Cureton's successor picked at NASA
Larry Sweet, NASA's new CIO, takes office as the agency is under IG pressure to improve its IT management.
Larry Sweet, NASA's new CIO, takes office as the agency is under IG pressure to improve its IT management.
Larry Sweet, a NASA veteran who began his career at the space agency in 1987, will officially take the reins as the agency's CIO on June 30.
Sweet replaces Linda Cureton, who retired in April. NASA's associate deputy administrator Richard Keegan has been acting CIO since Cureton's departure. Sweet has served as the Johnson Space Center's CIO and information resources director since 2007.
Sweet will be responsible for ensuring NASA's information assets are in line with federal policies, procedures and legislation, and he'll also manage several major IT efforts. The most important of those efforts is likely the IT Infrastructure Integration Program (I3P), which will consolidate and integrate NASA's IT contracts to increase collaboration and reduce costs at the agency.
Perhaps more important moving forward, though, is that Sweet will be installed at the same time the agency is supposed to improve IT governance, enhance CIO authority and make fixes to other IT problems that have dogged the agency for decades, according to a June report by NASA's Office of Inspector General.

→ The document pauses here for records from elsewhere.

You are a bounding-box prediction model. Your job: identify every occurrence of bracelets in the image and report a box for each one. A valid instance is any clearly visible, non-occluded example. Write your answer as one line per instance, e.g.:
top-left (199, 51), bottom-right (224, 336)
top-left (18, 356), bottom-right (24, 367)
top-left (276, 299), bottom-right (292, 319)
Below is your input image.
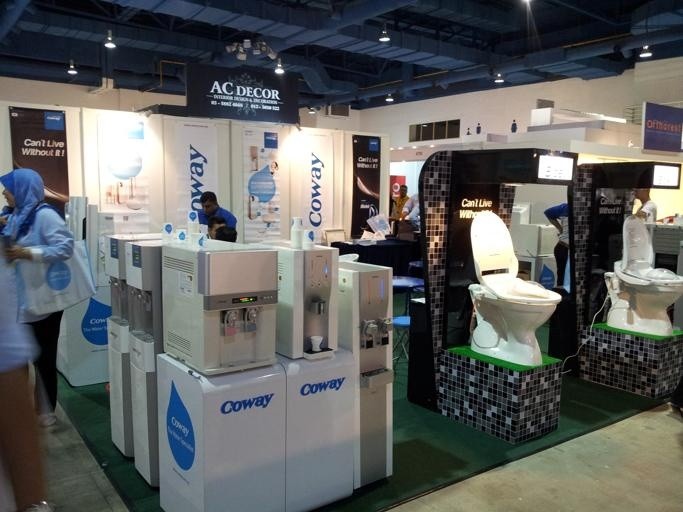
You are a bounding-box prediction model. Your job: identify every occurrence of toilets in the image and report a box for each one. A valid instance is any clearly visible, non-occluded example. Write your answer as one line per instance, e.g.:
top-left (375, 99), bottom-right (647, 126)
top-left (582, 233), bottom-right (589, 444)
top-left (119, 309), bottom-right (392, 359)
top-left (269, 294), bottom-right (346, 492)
top-left (603, 214), bottom-right (683, 337)
top-left (467, 209), bottom-right (564, 367)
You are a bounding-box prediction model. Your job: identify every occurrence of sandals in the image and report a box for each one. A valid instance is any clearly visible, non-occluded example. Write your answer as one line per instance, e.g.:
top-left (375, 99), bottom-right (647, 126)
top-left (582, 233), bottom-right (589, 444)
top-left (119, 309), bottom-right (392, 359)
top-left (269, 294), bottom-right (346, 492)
top-left (670, 403), bottom-right (683, 418)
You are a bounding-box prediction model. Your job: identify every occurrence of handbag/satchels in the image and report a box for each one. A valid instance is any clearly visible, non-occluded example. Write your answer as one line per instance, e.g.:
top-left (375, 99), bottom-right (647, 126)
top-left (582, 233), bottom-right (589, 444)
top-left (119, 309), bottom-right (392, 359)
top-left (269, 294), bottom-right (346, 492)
top-left (11, 208), bottom-right (97, 324)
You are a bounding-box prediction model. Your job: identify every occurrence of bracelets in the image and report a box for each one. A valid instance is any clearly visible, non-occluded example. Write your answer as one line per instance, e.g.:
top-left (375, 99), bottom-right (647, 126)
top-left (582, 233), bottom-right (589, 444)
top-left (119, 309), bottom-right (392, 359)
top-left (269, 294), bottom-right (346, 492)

NASA's decentralized IT operations "hinder the agency's ability to implement effective IT governance," leaving the agency CIO with limited visibility or control over IT investments and unable to enforce security measures across all NASA computers, the IG reported. Of the $1.46 billion allocated for IT in fiscal 2012, the agency CIO had direct control of only $159 million, or about 11 percent.
In 2010, decentralized IT operations and limited CIO control actually caused NASA to overspend on its fiscal 2010 IT budget by $400 million, highlighting the seriousness of the problem.
NASA administrator Charles Bolden concurred or partially concurred with all eight OIG recommendations stemming from the report. They include requiring the CIO to approve all IT procurement expenditures over an established threshold and consolidating overall IT governance within OCIO. All recommendations were due to be addressed within one year.
In his response, presumably written before NASA had selected Sweet for the job, Bolden wrote that NASA would look for candidates who had demonstrated strong governance in their careers to take on these new challenges. Based on Bolden's other statements in response to the OIG criticism, it seems Sweet will have no shortage of work to do when he begins. "I will ask the new CIO to conduct a comprehensive assessment of existing NASA IT governance and the IT organization and recommend any necessary improvements to address the findings in this report," Bolden said.
Sweet and NASA are at least one step ahead of several other agencies, however: the Environmental Protection Agency, Office of Personnel Management, Social Security Administration and Departments of Veteran Affairs, Homeland Security and Housing and Urban Development are all still searching for their next permanent CIO.